After dinner that fateful evening in January 1870, Minny went to sit in the library with William. I joined them, thinking I'd enjoy a little chat with my cousin, but they hardly bothered to make conversation with me. Nor did they try very hard to disguise the fact they were waiting for me to leave. But wasn't it my home, too, and wasn't William my brother? Something in me was determined to thwart their desire to be alone together, so I sat in the library for some time, staring into the flames, picking at my cuticles, immovable as a boulder. Inside my heart a Medean rage smoldered. In the morning it was painfully obvious they'd stayed up all night, burning through six or seven large logs. What had they talked about all night long? Whatever it was, Minny hurried away at the crack of dawn, and William was behaving queerly.
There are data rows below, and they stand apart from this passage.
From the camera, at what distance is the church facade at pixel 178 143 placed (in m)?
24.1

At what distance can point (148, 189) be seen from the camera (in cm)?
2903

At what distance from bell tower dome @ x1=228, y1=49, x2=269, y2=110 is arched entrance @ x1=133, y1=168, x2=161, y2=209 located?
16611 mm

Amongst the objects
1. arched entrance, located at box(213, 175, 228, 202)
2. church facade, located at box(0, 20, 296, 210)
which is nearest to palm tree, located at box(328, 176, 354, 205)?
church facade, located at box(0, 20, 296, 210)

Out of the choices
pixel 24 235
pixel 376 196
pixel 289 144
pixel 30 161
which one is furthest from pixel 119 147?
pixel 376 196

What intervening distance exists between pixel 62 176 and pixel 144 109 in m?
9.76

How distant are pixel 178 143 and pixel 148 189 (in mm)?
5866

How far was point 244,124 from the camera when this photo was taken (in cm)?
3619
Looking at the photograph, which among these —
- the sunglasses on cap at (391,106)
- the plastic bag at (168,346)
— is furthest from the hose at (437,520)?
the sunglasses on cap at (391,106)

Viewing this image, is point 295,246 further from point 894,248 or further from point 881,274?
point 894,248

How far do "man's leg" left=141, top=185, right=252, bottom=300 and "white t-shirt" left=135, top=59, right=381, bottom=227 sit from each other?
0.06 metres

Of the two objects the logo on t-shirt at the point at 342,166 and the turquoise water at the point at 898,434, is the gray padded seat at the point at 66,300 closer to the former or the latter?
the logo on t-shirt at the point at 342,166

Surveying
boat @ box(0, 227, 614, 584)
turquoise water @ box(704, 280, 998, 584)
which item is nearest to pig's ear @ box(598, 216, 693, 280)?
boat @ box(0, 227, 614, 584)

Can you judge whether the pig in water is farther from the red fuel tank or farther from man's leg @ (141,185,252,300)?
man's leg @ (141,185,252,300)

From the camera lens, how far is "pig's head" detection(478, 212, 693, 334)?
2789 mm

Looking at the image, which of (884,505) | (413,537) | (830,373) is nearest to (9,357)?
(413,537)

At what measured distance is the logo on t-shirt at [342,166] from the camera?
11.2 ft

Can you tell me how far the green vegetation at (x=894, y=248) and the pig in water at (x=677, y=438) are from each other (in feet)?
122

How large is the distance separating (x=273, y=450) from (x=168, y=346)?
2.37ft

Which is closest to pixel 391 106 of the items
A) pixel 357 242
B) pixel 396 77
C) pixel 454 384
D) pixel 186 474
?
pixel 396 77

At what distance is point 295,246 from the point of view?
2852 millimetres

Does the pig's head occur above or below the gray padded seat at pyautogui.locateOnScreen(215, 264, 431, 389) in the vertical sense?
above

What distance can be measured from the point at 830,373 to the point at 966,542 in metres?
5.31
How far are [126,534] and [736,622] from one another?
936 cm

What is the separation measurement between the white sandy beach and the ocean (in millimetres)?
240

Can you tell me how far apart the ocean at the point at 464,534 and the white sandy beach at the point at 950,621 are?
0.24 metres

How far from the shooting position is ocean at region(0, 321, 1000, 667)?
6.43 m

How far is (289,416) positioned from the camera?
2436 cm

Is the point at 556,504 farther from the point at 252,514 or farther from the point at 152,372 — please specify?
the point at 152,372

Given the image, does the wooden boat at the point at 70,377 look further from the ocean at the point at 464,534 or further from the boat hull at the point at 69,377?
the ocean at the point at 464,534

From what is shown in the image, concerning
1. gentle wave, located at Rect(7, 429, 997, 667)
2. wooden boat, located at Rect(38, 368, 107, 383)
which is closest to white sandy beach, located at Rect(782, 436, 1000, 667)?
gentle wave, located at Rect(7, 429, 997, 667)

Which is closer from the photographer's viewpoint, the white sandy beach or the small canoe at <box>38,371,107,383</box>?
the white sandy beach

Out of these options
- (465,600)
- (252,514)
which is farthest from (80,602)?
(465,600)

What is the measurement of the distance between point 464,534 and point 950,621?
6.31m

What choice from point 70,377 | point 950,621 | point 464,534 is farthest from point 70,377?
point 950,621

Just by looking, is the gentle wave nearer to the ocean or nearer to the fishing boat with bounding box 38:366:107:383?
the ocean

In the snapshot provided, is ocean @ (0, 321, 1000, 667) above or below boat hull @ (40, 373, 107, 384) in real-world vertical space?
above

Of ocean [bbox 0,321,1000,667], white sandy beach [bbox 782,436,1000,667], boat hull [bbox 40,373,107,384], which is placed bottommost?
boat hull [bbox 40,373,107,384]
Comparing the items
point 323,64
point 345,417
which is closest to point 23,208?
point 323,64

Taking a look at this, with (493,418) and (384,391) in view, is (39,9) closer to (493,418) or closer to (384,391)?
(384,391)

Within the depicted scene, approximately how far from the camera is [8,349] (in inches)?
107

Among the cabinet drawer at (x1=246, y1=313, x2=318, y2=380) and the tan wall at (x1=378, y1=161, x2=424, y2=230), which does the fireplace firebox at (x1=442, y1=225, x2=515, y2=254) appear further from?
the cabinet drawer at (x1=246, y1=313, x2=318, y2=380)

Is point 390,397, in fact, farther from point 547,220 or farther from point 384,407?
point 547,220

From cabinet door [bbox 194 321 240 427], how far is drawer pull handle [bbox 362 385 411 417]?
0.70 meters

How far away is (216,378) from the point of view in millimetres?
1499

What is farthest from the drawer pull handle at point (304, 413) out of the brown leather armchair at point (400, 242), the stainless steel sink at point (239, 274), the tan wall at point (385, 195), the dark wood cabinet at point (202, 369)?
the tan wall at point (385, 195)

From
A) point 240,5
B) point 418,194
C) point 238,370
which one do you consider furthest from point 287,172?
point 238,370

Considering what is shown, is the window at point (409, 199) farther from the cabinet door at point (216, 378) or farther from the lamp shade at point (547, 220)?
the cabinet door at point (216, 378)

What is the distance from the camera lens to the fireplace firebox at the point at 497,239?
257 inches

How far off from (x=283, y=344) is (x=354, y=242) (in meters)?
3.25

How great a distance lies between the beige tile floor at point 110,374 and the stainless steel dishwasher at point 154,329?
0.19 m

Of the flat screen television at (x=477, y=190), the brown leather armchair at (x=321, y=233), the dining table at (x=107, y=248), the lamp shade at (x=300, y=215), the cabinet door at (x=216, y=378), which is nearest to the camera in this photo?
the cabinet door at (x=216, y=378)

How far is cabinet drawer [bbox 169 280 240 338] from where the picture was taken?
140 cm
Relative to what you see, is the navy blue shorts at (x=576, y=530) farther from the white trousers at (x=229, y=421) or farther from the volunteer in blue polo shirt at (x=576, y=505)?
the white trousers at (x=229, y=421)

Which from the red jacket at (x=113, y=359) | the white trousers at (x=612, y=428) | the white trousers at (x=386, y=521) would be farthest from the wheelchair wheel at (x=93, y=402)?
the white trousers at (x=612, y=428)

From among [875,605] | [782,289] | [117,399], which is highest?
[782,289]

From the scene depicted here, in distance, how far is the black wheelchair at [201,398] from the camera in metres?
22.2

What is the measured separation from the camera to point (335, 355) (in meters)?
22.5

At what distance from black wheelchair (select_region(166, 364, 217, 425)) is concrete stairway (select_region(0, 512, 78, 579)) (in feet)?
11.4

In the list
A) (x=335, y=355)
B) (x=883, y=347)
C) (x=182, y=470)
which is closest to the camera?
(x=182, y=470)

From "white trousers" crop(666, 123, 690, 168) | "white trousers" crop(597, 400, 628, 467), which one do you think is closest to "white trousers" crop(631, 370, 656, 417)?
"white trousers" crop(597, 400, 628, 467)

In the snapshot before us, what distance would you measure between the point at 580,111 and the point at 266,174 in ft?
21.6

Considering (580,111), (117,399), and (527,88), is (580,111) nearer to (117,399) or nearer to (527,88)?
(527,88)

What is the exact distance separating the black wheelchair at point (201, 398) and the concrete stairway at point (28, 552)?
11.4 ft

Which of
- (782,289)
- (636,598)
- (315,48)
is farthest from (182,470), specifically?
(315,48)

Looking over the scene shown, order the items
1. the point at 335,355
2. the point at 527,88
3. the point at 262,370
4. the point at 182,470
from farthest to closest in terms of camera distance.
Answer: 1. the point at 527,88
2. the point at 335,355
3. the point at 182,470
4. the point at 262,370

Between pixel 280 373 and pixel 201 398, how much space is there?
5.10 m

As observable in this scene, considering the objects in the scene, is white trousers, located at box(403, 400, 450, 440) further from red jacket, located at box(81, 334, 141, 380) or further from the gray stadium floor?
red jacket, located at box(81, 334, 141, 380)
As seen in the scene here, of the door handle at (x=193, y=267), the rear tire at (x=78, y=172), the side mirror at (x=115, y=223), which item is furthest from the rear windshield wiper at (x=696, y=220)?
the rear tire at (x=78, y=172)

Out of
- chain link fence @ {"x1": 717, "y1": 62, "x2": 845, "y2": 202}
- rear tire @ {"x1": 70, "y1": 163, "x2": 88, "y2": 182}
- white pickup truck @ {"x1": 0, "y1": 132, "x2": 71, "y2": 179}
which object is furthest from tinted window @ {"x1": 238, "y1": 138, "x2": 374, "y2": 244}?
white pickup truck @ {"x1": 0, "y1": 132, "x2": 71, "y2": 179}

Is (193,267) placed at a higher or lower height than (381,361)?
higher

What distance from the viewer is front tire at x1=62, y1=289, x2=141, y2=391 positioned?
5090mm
A letter arrived from her ten days later, and he stopped taking walks and seeing people and simply stayed in his room, emerging only for meals, eyes glassy, hands tremulous. What had Minny
done
to him?

One day when the door was ajar I saw him sitting before his looking glass sketching. It was a self-portrait, very well done, but his face looked hollowed out by grief. It was almost as sad as the sketch he did five years earlier of Wilky lying in our parlor at Newport, delirious from his war wounds.